Coming up from Troy a double row of maples show where the road originally
led along the brow of the hill and joined Elmira street opposite the Stanton
stock farm. In the distance a grove of hickory trees still stand. In this
grove Mr Porter and his brother, George, caught grey squirrels by bending
over the little saplings when they ran up in the top. The boys wore thick
mittens and would catch them in their hands. They got fifty cents a piece
for them.Two Troy boys, Lucian and Edward Ballard were in New York city
going to school. They were sent to them and they sold them to stock Central
Park.
On the old homestead is a barn built in or about 1832 in a good state
of preservation.Below the row of maples there is a ledge of rocks where
Rufus Baldwin quarried out grind stones to sell. Across the brook which
used to be as full of trout that the boys sometimes caught them in their
hands, is the Crystal Ice company's little dam of concrete. In this stream
Brigham Young, of Utah fame was baptisted in the early days. In the Hunt
school house which used to stand near the cemetery corner, Brigham preached.
Mr Porter attended the meetings. The people in that vicinity made such
a fuss he got frightened and moved very suddenly.
In those days wolves and panthers were thick. Mr Porter said he held
a tallow candle to give light to sight the gun, to kill a wolf that had
caught a calf.Young Lyman and his father were working in the corn field,
and he told his father there was a black hog there - the father went for
the gun, Lyman on guard. It proved to be a large black bear.
When they lived in the log house built in 1820, they had two doors opposite-
one at each end ofthe house, and a fireplace half way across the side.
They would take a horse and log chain anddraw the back log up to one door,
unfasten the chain and take the horse and chain around to theother door
and hook on the chain and draw the log on the fire place. The maple sugar
soldfor three cents a pound.
This same young man took his best girl to a donation and he had no way
to pay for their supper. He told his mother his troubles and she helped
him out by sending a pound of old fashioned lick sausage. The donation
was held at the home of Deacon Daniel Dobbins, at the corner of the Porter
road.
The preceding is from an undated scrapbook clipping, photocopy of which
is in possession of Joyce M. Tice.
PRANKS OF YESTERYEAR IN TROY
We are indebted to Miss Charlotte E. Paine and to David Paine, New
York, who arranged the material, for the following tales of the Troy of
the fifties. The late Dr. Robert Kendall loved to tell these stories of
his young manhood here and, although many changes have taken place in Troy
since the stories were told and since his death, we print them just as
told to the Paines that summer evening in 1917.

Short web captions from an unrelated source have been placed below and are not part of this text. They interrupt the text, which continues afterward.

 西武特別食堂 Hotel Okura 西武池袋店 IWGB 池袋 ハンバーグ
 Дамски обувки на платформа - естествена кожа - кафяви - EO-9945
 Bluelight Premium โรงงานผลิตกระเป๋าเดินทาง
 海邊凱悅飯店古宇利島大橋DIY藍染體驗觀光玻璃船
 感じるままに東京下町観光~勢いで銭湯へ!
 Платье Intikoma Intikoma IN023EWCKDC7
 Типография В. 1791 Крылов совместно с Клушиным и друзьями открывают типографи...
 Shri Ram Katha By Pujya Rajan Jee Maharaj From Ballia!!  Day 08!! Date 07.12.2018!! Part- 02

Here follows an account of some of the early days in Troy and the vicinity
as related by Dr. R. C. Kendall, who came to Troy with his parents from
Athens at the age of thirteen in 1849.
These tales were told by Dr. Kendall, sitting in grandmother Herrick’s
chair on the porch at Briar Cottage, Mountain Lake, one July night in 1917.
About the year 1856 there were a number of young fellows in Troy who
seemed to have been drawn together by their uncontrollable propensities
for mischief. By day they worked as clerks in Ballard’s, Hayden’s and Long’s
stores. By night their agile minds were turned towards plots against the
sleep of the Village. What little sleep they seemed to need they got in
their rooms over the various stores in which they worked. Besides Bob Kendall
there were Dave Ayres, later the husband of Emma Redington, Con Holiday,
Oscar Adams and his brother, Mort, George Davison, Asa Landon, Clem Paine,
who later moved to Williamsport, Gid Jones and several others and what
those fellows used to do to keep town awake, as Dr. Kendall says “beats
my time”. Its easy to suppose he was their leader, but he declines the
honor and says it was Gid Jones.
In those days Troy’s livery stable was owned and run by a man named
Asa B. Moore. It was located on Centre Street, where the Troy House barn
now stands. Asa was much more than a livery man for he kept a pack of hounds
and had a tame fox which he had caught somewhere in the Troy hills. Tom
Dove also kept a pack of hounds.
One muggy summer’s night in 1856 when the little village was peacefully
asleep and no one stirring on the streets, this band of young Trojans came
forth from their lodgings over the various stores and made their way to
Asa Moore’s livery stable. They found an unfastened window and Gid Jones
was hoisted through it. He dropped inside and quickly found the fox and
led him out on his chain, by which he was fastened. Then he and his gang
carried the fox to the corner of Main Street and there put him on the ground,
and led him up the street to the old Ballard Exchange building, long since
destroyed. This building occupied the space from Exchange Street to where
the Troy House stands and at that time Hayden’s store was there, and also
Dewey and Winston, who dealt in wool and hides and upstairs living apartments
and law offices, Squire Kendall, the Doctor’s father, a Justice of the
Peace, had his office there. On the third floor was a large ball room.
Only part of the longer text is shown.